A IRONIA MACHADIANA NA ESCOLHA DOS NOMES**


Tendo em vista o enorme acervo de obras escritas pelo autor, Machado de Assis, optamos em analisar apenas o protagonista Damião do conto intitulado O Caso da Vara, pois avaliamos (e tentaremos provar) que a interpretação desse nome, dentro do conto – além de servir de exemplo para que se fomente uma atenção especial às personagens que povoam, também, outros textos do autor – não estão simplesmente para ornamentar, mas contribuir de maneira essencial e efetiva a sua plena compreensão.

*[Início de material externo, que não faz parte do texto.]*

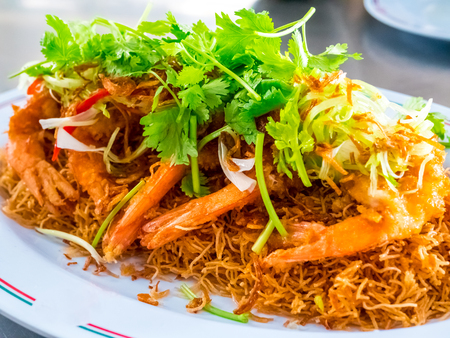 fried shrimps or prawns with spicy sauce thai food style.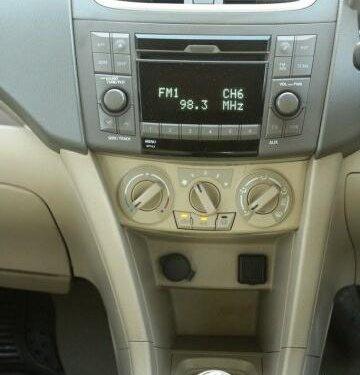 Maruti Ertiga ZXI 2013 MT for sale in Ahmedabad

Aqui não exporemos outros acontecimentos, por acreditarmos já terem sido bastante trabalhados por outros críticos que se ocuparam em expor a biografia do autor. Preferimos ocupar-nos, propositalmente, com a parte da vida de Machado que expressa uma pouco sobre sua infância, com o pensamento de que se possa entender um pouco mais sobre as perspectivas contidas na ação dramática de O Caso da Vara, uma vez que o autor nasceu em 1839 e o conto se passa em 1850, período em que o escritor teria onze anos de idade. Em uma passagem do conto percebemos a seguinte coincidência: “Damião olhou para a pequena; era uma negrinha, magricela (...). Contava onze anos”. A mesma idade e o mesmo período em que o pequeno Joaquim Maria Machado de Assis vivera seu décimo primeiro ano de vida. O que não é uma coincidência. Acreditamos que há um comprometimento com o ponto de vista infantil resgatado na perspectiva da infância do autor, não que ele tenha vivenciado fato semelhante, mas na essência de capturar uma personagem inteiramente verossímil.  
Em O Caso da Vara, a trama acontece da seguinte forma: Aturdido pela fuga, Damião, depois de muito pensar, resolve asilar-se na casa de Sinhá Rita, viúva e que mantêm um relacionamento instável com o padrinho do garoto, João Carneiro, relação esta incompreendido pelo seminarista. Movido pela honradez de ver o filho como padre, o pai de Damião obriga-o a estudar em um seminário. Não aceitando a situação, o rapaz, em um ato desesperado, resolve então fugir da instituição. Abrigado, agora, na casa de Sinhá Rita, convence-a a falar com seu padrinho – este que tinha o entregado pessoalmente nas mãos do reitor do seminário – para mediar sua decisão ao pai. Enquanto a história se desenrola, o rapaz, já mais calmo, resolve relaxar um pouco. Como as vizinhas de Sinhá Rita vinham todas as tarde com suas almofadas e seus biltres para bordar sob a atenção da dona da casa que ganhava a vida ensinando e presidindo os encontros, o moço, agora mais tranquilo, resolve interagir contando a elas uma de suas anedotas. Assim como as outras moças, entusiasmadas com a brincadeira, Lucrécia, uma menina negra que bordava em um dos cantos da sala, parou o trabalho e começou a se divertir com o que ouvia. Naturalmente, comovido com a alegria de uma criança de aparência tão sofrida, Damião faz um juramento para si mesmo: resolve apadrinhá-la. Mais tarde, irritada ao ver que o trabalho da menina Lucrécia (que na raiz do latim é algo que se aproxima dos termos rendimento, lucro) não havia “rendido” como deveria, Sinhá Rita pega-a por uma orelha e a arrasta pela sala, mas no momento em que Lucrécia consegue se soltar, sai correndo e implorando para que a senhora parasse de machucá-la. Quando finalmente conseguiu agarrá-la novamente, Sinhá olhou para o seminarista e pediu que lhe alcançasse a vara que estava sobre um móvel perto dele. Naquele momento, até “sentiu-se compungido; mas precisava sair do seminário! Chegou à marquesa, pegou a vara e entregou-a a Sinhá Rita”.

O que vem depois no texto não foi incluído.